Metals & Commodities News
IRON ORE PRICES FELL 40% SINCE MID-JULY ON CONCERNS ABOUT DEMAND FROM CHINA, who until recently was churning out steel at record rates but now wants to keep steel output this year at 2020 levels. The price of metallurgical coal imported into China has soared, reaching $440mt at the beginning of September, up from $230mt in May. China’s domestic coking coal output simply cannot meet steel industry demand, particularly for low sulphur coke. Aluminum prices are reaching 10-year highs, as buyers far from storage centers in Asia compete to line up shipments for use in beverage cans, airplanes and construction. LME aluminum forwards have climbed by a third this year to about $2,650 a metric ton. Prices are around 80% higher than at their low point in May 2020.
Automotive Industry Advancements
GM IS CUTTING PRODUCTION AT EIGHT NORTH AMERICAN ASSEMBLY PLANTS IN SEPTEMBER because of the ongoing semiconductor chip shortage, now hitting its profitable truck and SUV business. The global semiconductor shortage has finally started to bite at Toyota. It is slashing global production in September by 40%, after reducing North American factory output by 40 to 60% in August. The London Metal Exchange launched a new contract for battery metal lithium, setting up a transatlantic battle with U.S. rival CME Group, as exchanges look to capture rapid growth in demand for commodities tied to the electric car industry.
Energy Sector Updates
US WIND PLANS MARYLAND’S 1ST FACILITY FOR MANUFACTURING OFFSHORE WIND FOUNDATIONS. The
company leased 90 acres at the Sparrows Point Shipyard, formerly part of Bethlehem Steel. Wind production is expanding as the
renewable energy source becomes more economically competitive with fossil fuel sources of electricity. U.S. utilities are looking to
miniature nuclear reactors, as they seek a steady energy source that can help reduce the carbon emissions linked to climate change.
Latest Aerospace Developments
LIQUID OXYGEN (LOX) IS IN SHORT SUPPLY AS DEMAND RISES WITH COVID-19 CASES IN THE U.S.
SpaceX President and COO Gwynne Shotwell said the shortage could impact upcoming launches, as many launch providers rely on LOX,
a commonly used propellant. The U.S. Air Force and several venture capital firms are making a $60M investment in Hermeus Corp., a
startup that wants to develop the world’s first reusable hypersonic aircraft. Boeing delivered 184 jetliners for this year through July.

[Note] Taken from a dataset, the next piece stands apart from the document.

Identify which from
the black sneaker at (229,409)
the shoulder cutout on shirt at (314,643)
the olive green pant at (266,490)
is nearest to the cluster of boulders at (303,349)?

MAGNETS EXTRACT VALUABLE RESOURCES, ELEMENTS FROM BRINE. A team of researchers tackling the problem of finding an economic way to get valuable rare earth elements out of brine water from mining/drilling fluids, geothermal plants and seawater developed a nanotech process that miniaturizes most of the extraction and eliminates the need for ion exchange separators.

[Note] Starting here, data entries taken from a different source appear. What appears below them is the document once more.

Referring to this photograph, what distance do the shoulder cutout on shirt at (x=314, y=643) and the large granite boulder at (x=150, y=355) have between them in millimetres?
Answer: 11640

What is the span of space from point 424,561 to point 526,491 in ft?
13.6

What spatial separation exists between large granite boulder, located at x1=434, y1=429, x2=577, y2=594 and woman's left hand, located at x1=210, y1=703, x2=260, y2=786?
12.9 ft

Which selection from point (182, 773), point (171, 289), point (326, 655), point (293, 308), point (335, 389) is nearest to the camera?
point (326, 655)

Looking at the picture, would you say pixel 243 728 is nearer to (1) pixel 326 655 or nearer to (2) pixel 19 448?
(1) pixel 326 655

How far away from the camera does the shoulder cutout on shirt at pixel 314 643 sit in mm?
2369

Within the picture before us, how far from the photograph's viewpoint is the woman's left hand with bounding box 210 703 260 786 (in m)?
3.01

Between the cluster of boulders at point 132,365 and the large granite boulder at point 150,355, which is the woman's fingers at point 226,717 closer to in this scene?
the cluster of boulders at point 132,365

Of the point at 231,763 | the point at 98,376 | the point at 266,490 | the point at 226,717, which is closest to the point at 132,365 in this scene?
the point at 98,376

A PACEMAKER THAT DOES ITS JOB, THEN PULLS A HOUDINI was developed by researchers at Northwestern and George Washington Universities. They have taken bioresorbable medical devices to a new level with the development of a transient pacemaker that disappears after it is no longer needed. Medical-device stocks have been star performers lately, returning 28% over the past year and 45% from their pre-pandemic high, despite the spread of the Delta variant causing hospitals to postpone elective surgeries.